» Given task
Copy the records below word for word, starting at the line containing "Is the phone" and ending with the last line of the records, both ends included.
(begin)
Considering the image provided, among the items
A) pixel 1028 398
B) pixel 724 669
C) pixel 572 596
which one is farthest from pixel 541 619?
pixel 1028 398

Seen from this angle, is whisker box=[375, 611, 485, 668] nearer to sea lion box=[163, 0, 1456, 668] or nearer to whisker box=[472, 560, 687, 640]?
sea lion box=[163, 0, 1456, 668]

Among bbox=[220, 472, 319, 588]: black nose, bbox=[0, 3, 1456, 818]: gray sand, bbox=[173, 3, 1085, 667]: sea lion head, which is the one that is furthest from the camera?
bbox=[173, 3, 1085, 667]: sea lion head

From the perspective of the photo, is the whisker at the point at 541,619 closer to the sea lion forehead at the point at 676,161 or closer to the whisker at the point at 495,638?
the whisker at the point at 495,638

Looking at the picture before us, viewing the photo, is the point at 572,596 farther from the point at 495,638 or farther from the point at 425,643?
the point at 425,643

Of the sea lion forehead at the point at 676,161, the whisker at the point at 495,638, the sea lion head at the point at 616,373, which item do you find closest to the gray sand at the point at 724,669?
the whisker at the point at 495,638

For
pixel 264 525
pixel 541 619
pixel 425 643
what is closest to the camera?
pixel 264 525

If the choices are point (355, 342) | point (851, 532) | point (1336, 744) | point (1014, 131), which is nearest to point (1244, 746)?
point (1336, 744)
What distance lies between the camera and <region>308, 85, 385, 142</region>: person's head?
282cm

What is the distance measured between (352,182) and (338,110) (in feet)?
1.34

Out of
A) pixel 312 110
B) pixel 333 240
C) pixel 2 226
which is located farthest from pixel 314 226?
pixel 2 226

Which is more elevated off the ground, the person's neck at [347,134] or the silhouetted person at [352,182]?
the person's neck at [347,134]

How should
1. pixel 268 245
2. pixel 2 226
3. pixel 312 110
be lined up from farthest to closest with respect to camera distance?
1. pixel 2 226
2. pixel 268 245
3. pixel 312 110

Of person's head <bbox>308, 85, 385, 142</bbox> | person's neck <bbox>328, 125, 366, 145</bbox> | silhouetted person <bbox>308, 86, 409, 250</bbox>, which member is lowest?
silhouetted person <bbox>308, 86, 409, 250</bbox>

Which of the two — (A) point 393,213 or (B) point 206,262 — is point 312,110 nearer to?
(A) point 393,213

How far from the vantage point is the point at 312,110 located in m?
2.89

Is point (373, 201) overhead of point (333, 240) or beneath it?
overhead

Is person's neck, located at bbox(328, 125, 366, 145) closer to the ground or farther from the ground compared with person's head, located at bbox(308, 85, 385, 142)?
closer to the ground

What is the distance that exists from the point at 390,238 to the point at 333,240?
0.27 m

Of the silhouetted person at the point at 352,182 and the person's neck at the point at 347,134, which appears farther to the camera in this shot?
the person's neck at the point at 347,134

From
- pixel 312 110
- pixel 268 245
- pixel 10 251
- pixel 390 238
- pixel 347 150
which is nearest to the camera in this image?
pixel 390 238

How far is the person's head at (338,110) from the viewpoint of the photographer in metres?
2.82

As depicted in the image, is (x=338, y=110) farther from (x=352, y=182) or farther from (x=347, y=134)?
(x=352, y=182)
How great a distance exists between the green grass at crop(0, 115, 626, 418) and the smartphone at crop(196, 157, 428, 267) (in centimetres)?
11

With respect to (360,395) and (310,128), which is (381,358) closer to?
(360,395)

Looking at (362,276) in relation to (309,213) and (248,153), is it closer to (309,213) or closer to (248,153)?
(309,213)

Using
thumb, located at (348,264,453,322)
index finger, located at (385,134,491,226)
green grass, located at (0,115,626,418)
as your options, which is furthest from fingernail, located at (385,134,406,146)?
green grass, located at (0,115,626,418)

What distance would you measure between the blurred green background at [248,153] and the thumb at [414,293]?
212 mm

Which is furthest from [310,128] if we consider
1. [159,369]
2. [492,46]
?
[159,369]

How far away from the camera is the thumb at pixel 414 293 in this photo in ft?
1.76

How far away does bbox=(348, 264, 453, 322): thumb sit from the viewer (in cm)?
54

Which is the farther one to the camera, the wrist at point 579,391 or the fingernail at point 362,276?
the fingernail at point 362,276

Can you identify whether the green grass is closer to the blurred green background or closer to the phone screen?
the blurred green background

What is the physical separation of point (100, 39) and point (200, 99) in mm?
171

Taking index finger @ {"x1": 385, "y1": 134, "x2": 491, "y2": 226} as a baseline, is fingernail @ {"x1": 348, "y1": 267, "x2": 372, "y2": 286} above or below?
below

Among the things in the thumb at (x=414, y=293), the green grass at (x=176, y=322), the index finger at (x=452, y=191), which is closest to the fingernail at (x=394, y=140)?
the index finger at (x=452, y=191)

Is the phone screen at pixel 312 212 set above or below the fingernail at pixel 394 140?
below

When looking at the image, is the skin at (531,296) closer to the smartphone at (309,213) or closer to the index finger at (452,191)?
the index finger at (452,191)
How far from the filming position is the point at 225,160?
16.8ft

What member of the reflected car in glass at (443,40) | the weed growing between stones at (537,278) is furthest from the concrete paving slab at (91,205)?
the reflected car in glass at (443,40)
(end)
» Exercise result
Is the phone screen at pixel 312 212 set above or below the fingernail at pixel 394 140?
below

When looking at the image, is the skin at (531,296) closer to the smartphone at (309,213) or closer to the index finger at (452,191)?
the index finger at (452,191)
How far from the filming position is the point at 225,160?
16.8ft

What member of the reflected car in glass at (443,40) | the weed growing between stones at (537,278) is furthest from the concrete paving slab at (91,205)?
the reflected car in glass at (443,40)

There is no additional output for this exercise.